Avec le déclenchement rapide des crises économiques, les pays débiteurs demanderont simultanément un allégement de la dette à la Chine et à d'autres créanciers. Le problème est que leurs approches distinctes de l'allégement de la dette sont difficiles à concilier. L’approche de la Chine est opaque; il fournit peu ou pas de transparence sur ses prêts et renégocie les dettes prêt par prêt, selon les recherches de la China-Africa Research Initiative de l'Université Johns Hopkins. En revanche, d'autres créanciers négocient collectivement, sur la base du stock total de dette, afin qu'ils puissent évaluer efficacement la soutenabilité du fardeau total de la dette des débiteurs et s'assurer que les amortissements sont équitables pour tous les créanciers. Mais cela nécessite une image claire des dettes qu’un pays doit à chaque créancier, ce que la politique opaque de la Chine en matière d’allégement de la dette obscurcit.


Si Pékin persiste dans les négociations bilatérales et adopte une ligne dure avec les débiteurs - en écrivant uniquement les dettes qui arrivent à échéance, en refinançant les autres et en acceptant les garanties là où elles sont offertes - cela pourrait se faire mieux que les autres créanciers. D'un autre côté, ses débiteurs auront probablement du mal à obtenir le soutien d'autres créanciers. Tant les créanciers privés que les institutions financières internationales sur lesquelles les États-Unis exercent une influence considérable ne seront pas disposés à alléger leur dette s’ils subventionnent efficacement les paiements continus de la dette des pays en développement à la Chine. Pékin essaiera de calibrer soigneusement son approche, mais il n'est pas certain qu'il puisse équilibrer ses intérêts économiques avec la nécessité d'un allégement de la dette et éviter d'être entraîné dans des renégociations multilatérales de la dette.
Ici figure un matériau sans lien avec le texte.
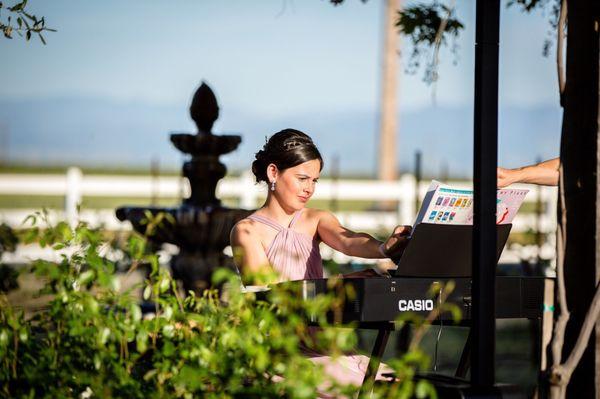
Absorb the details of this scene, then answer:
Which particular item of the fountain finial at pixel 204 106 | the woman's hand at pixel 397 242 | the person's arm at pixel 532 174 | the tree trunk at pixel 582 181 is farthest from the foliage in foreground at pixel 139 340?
the fountain finial at pixel 204 106

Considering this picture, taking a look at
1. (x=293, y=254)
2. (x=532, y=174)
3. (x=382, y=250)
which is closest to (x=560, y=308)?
(x=532, y=174)

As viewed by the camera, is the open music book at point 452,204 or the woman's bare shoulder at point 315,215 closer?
the open music book at point 452,204

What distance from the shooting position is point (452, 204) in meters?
3.23

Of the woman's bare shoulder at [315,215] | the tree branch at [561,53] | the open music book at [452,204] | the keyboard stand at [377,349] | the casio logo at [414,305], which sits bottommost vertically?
the keyboard stand at [377,349]

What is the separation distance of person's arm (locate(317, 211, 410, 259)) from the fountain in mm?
2326

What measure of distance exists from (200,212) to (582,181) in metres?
3.75

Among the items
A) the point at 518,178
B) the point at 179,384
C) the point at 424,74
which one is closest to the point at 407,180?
the point at 424,74

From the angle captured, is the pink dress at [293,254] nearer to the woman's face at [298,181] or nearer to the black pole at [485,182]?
the woman's face at [298,181]

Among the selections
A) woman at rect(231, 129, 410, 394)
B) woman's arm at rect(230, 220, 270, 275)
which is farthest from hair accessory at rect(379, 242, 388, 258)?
woman's arm at rect(230, 220, 270, 275)

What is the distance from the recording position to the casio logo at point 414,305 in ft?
10.5

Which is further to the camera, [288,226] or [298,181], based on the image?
[288,226]

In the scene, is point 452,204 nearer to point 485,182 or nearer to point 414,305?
point 414,305

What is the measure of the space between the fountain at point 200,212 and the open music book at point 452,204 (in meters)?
3.28

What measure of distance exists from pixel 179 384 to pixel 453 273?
1.18 meters
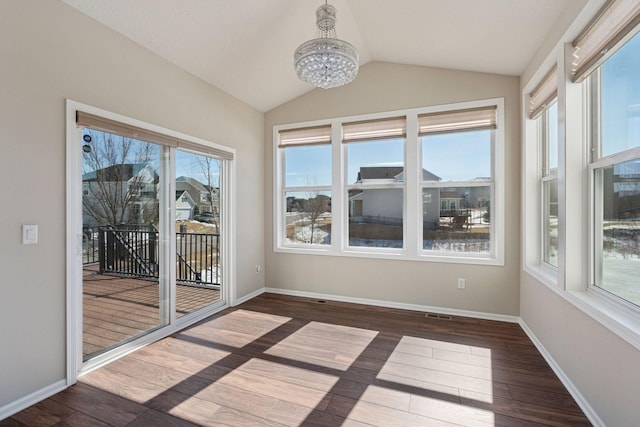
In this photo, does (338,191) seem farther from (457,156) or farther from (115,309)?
(115,309)

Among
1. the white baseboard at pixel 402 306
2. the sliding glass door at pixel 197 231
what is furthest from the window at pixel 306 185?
the sliding glass door at pixel 197 231

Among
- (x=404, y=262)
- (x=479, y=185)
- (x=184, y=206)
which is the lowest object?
(x=404, y=262)

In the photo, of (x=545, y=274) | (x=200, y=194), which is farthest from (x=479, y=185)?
(x=200, y=194)

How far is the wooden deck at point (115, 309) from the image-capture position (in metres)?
2.46

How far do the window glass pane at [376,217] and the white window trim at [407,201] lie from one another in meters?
0.08

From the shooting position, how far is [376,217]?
4062mm

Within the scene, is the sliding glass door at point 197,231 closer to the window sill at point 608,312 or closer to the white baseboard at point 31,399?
the white baseboard at point 31,399

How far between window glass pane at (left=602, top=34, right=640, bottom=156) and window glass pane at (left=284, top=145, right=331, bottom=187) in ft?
9.56

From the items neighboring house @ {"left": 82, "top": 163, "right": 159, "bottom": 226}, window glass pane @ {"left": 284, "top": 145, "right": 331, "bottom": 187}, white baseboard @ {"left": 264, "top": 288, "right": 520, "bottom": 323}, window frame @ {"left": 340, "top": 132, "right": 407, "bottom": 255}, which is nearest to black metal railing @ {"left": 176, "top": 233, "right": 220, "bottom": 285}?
neighboring house @ {"left": 82, "top": 163, "right": 159, "bottom": 226}

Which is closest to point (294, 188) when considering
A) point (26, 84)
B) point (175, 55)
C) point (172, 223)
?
point (172, 223)

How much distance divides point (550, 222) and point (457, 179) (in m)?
1.08

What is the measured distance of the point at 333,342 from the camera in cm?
290

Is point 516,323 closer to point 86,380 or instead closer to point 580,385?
point 580,385

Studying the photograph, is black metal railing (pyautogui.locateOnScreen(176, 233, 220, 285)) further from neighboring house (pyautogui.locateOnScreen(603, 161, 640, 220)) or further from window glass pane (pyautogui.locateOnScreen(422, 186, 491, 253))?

Pertinence renouvelée des institutions de Bretton Woods

La crise économique dans les pays en développement met en évidence les limites des prêts à l’étranger de la Chine en tant qu’outil géo-économique. À moins que Pékin n'élargisse la portée de ses activités pour devenir un prêteur de dernier recours, il ne remplacera pas les institutions de Bretton Woods. Il ne tirera pas les pays en développement entièrement sur sa propre orbite et hors de Washington.


Harry Dexter White (à gauche) et John Maynard Keynes en 1946. Ils furent les deux protagonistes principaux de la conférence tenue à Bretton Woods.
Harry Dexter White (à gauche) et John Maynard Keynes en 1946. Ils furent les deux protagonistes principaux de la conférence tenue à Bretton Woods.

À l'inverse, le FMI, la Banque mondiale et le Club de Paris ont une pertinence géo-économique renouvelée, et le contraste entre leurs approches de la crise et les prêts intéressés de Pékin est clairement établi. Ce serait l'occasion de renforcer encore ces institutions multilatérales si seulement une administration de la Maison Blanche était prête à les embrasser.